ÉNONCÉ 1>
D'après l'extrait sur la réforme de l'Union européenne, quel organisme est-il proposé de créer en matière de transparence et de lutte contre la corruption ?
ÉNONCÉ 2>
Indiquez si chacune des affirmations suivantes concorde avec l'extrait sur la réforme de l'Union européenne, en répondant par oui ou non et en citant les mots décisifs de l'extrait.
(a) Les conditions de déroulement des élections sont déjà harmonisées entre les États membres.
(b) Les éléments de démocratie participative proposés visent à remplacer la démocratie représentative.
(c) La question des compétences, des attributions et des ressources de l'Union ne relevait pas strictement du mandat.
ÉNONCÉ 3>
Reprenez l'extrait sur la réforme de l'Union européenne à la suite de sa dernière phrase et poursuivez-le.

EXTRAIT CHOISI>
C'est pourquoi nous pensons, même si on introduit une clause de protection de la souveraineté nationale et la possibilité de transférer des décisions au Conseil européen, que notre proposition aurait un effet de discipline politique en facilitant le consensus entre les États membres.

Enfin, pour renforcer la démocratie à l'échelle de l'Union européenne, nous proposons l'harmonisation des lois électorales au sein de l'Union européenne entre les États membres. Les conditions dans lesquelles les élections se déroulent au sein des États membres ne sont pas harmonisées. Nous soumettons donc des mesures très concrètes pour arriver à cet objectif.

Nous proposons par ailleurs des éléments de démocratie participative. Beaucoup ont été testés au sein de l'Union européenne. Nous pensons que ce sont des outils très intéressants pour renforcer la démocratie représentative, que nous ne remettons pas en question. Nous proposons aussi d'utiliser ces instruments pour préparer l'élargissement.

Nous suggérons d'impliquer les citoyens des États candidats dans les décisions pour chaque question qui les intéresse. Cela peut être le début d'un débat transeuropéen. Nous ne voyons pas de contraintes politiques ou légales à cette évolution.

S'agissant des questions de transparence et de lutte contre la corruption, grand sujet pour le Parlement européen, nous proposons de créer un nouvel office de la transparence et de la probité chargé de superviser les activités de tous les acteurs travaillant pour les institutions de l'Union européenne.

Nous avons abordé la question des compétences, des attributions et des ressources de l'Union européenne, qui n'était pas strictement dans notre mandat, sous l'angle institutionnel et décisionnel. Nous faisons des suggestions qui tiennent compte de la nouvelle situation géopolitique extérieure de l'Union européenne, mais aussi des défis intérieurs qui ont augmenté du fait des crises, auxquels le budget doit répondre.

Nous proposons d'introduire de nouveaux mécanismes de décision pour les dépenses, mais aussi de réexaminer les ressources du budget européen, notamment avec l'exemple du fonds NextGenerationEU.

M. Olivier Costa. - S'agissant de l'État de droit, nous ne nous sommes pas lancés dans une définition afin de ne pas rendre un rapport de 200 pages.

Nous étions d'accord pour dire que cette question, qui n'a pas toujours été très centrale dans les réflexions sur l'intégration européenne, l'est devenue. Nous-mêmes n'étions pas convaincus qu'elle soit si centrale. À force de travailler sur le sujet, nous nous sommes dit que c'était absolument fondamental et qu'il est impossible de détacher intégration économique et État de droit. Nous nous inscrivons donc en faux contre la possibilité, défendue aujourd'hui par certains, de ramener l'UE à un simple marché et de laisser les responsables politiques nationaux gérer les choses comme ils l'entendent chez eux.

ENREGISTREMENTS>
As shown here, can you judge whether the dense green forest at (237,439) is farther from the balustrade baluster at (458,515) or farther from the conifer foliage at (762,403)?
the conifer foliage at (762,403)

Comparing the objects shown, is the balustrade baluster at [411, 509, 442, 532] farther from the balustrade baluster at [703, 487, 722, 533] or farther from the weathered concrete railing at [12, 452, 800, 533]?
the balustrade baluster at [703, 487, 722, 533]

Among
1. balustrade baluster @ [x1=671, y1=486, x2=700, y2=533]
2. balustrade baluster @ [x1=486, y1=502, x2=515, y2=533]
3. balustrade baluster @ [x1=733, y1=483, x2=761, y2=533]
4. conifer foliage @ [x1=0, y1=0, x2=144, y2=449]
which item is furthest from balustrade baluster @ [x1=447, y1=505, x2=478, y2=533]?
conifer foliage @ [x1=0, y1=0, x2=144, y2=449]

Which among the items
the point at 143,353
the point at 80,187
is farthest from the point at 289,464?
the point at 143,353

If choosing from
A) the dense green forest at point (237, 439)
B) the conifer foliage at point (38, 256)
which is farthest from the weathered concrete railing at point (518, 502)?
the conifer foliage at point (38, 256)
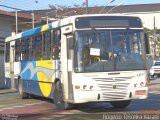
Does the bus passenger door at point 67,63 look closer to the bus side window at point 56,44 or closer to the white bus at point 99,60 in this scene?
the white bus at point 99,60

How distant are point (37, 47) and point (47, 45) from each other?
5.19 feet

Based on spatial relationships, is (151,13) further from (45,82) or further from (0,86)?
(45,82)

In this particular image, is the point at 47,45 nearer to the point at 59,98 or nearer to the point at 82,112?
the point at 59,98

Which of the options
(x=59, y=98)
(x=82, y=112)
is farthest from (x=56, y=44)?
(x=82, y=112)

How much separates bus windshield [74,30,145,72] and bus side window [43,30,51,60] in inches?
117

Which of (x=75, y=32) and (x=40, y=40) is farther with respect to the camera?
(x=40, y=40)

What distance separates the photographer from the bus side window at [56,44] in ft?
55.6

CORRIGÉ 1>
Un nouvel office de la transparence et de la probité, chargé de superviser les activités de tous les acteurs travaillant pour les institutions de l'Union européenne.

CORRIGÉ 2>
(a) Non : « Les conditions dans lesquelles les élections se déroulent au sein des États membres ne sont pas harmonisées. »
(b) Non : « renforcer la démocratie représentative, que nous ne remettons pas en question »
(c) Oui : « qui n'était pas strictement dans notre mandat »

CORRIGÉ 3>
Nous sommes vite arrivés à la conclusion que, sans État de droit, il ne peut y avoir de marché unique, car si on ne peut éviter les distorsions dans l'application du droit européen, on ne peut garantir les droits individuels des citoyens européens qui iraient travailler, étudier ou vivre dans un autre État membre ni même conférer la sécurité juridique aux opérateurs économiques qui iraient signer un contrat ou ouvrir une entreprise et risqueraient d'être dépouillés de leurs biens ou de leurs droits faute d'indépendance de la justice. C'est pourquoi nous lui avons donné un rôle très central dans le rapport.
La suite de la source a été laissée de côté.